Rządzący w walce z „przestępstwem” dobroci

Sprawa tych pięciu osób jest jaskrawym przykładem tego, że obecne władze stosują strategię zastraszania i nękania tych, którzy nie godzą się na ich politykę wobec migrantów. Władza, która od lat buduje swoją narrację na strachu przed uchodźcami, nie może pozwolić na to, by społeczeństwo zobaczyło w nich ludzi, a nie zagrożenie.

„Trudno było mi uwierzyć, o co jestem oskarżana, nie sądziłam, że istnieje taki przepis, który mówi, że przekazanie drugiej osobie jedzenia, picia, ubrań i lekarstw jest karalne” – mówi jedna z oskarżonych mieszkanek Podlasia.

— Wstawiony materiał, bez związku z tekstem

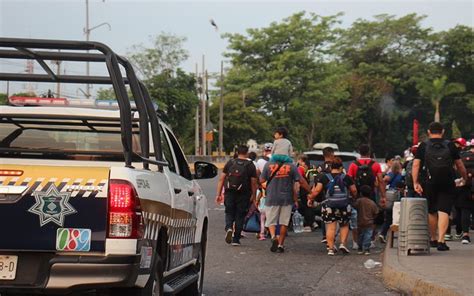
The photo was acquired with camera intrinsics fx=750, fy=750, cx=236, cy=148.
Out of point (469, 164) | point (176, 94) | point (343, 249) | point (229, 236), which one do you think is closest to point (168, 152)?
point (343, 249)

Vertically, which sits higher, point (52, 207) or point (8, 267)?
point (52, 207)

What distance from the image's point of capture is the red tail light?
4.86m

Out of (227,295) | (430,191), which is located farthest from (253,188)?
(227,295)

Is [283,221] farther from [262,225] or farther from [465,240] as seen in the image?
[465,240]

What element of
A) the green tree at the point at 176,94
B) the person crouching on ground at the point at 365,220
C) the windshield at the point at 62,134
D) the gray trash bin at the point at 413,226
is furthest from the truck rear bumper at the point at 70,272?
the green tree at the point at 176,94

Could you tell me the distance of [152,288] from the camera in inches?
213

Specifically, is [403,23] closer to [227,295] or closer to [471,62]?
[471,62]

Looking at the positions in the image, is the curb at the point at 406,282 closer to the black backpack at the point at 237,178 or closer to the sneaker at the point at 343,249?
the sneaker at the point at 343,249

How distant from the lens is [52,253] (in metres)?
4.85

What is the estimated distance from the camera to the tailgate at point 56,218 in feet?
15.9

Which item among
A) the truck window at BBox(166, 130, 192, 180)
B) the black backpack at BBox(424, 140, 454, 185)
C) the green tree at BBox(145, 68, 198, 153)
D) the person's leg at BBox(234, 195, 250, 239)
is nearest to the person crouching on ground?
the black backpack at BBox(424, 140, 454, 185)

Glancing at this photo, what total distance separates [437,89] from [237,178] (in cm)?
6643

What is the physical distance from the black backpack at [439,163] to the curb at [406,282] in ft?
4.88

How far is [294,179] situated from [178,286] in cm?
654
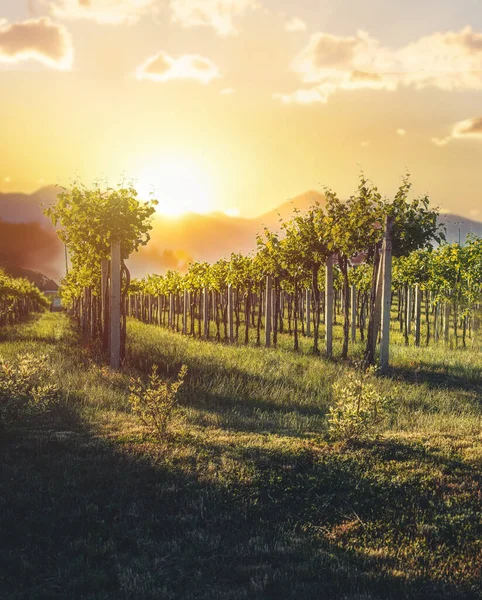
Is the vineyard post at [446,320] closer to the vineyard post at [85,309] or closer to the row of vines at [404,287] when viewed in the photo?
the row of vines at [404,287]

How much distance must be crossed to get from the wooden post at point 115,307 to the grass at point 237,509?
4.24m

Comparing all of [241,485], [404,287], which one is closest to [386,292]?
[241,485]

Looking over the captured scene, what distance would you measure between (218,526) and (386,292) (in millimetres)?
9614

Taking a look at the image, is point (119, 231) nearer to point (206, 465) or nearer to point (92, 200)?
point (92, 200)

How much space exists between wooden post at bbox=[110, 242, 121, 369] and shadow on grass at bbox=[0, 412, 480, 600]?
655cm

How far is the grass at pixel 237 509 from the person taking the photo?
4594 mm

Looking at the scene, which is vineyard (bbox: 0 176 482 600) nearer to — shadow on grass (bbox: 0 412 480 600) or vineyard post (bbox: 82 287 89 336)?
shadow on grass (bbox: 0 412 480 600)

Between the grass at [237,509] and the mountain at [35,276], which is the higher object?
the mountain at [35,276]

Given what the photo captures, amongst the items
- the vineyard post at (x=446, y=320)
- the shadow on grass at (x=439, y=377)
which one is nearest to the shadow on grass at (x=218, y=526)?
the shadow on grass at (x=439, y=377)

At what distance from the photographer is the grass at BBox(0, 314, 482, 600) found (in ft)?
15.1

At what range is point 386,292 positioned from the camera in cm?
1409

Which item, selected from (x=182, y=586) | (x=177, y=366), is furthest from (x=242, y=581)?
(x=177, y=366)

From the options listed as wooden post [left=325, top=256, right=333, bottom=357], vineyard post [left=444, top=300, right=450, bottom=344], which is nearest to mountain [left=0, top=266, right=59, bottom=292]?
vineyard post [left=444, top=300, right=450, bottom=344]

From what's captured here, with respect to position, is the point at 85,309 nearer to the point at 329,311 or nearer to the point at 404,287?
the point at 404,287
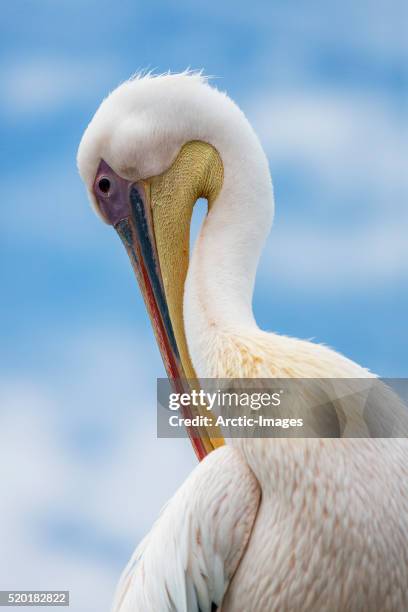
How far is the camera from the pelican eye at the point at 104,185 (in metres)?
4.73

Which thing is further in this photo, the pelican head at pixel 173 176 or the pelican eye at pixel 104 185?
the pelican eye at pixel 104 185

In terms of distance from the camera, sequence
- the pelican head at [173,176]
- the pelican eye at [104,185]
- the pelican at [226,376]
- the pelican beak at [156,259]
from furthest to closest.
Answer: the pelican eye at [104,185] → the pelican beak at [156,259] → the pelican head at [173,176] → the pelican at [226,376]

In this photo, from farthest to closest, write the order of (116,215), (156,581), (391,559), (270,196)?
1. (116,215)
2. (270,196)
3. (156,581)
4. (391,559)

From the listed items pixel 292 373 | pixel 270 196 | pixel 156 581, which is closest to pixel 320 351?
pixel 292 373

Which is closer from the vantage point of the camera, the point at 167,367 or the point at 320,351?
the point at 320,351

Tymczasem rządzący, którzy wydali miliardy złotych na budowę muru na granicy, nie potrafili skutecznie walczyć z przemytnikami ludzi. Nie powstrzymali fal migracji, ale stworzyli na granicy prawdziwą strefę śmierci – miejsce, w którym umierają wycieńczeni ludzie, bo władza uznała, że humanitaryzm jest niebezpieczny – tak obecną sytuację na granicy najczęściej opisują osoby zaangażowane w niesienie pomocy na granicy. 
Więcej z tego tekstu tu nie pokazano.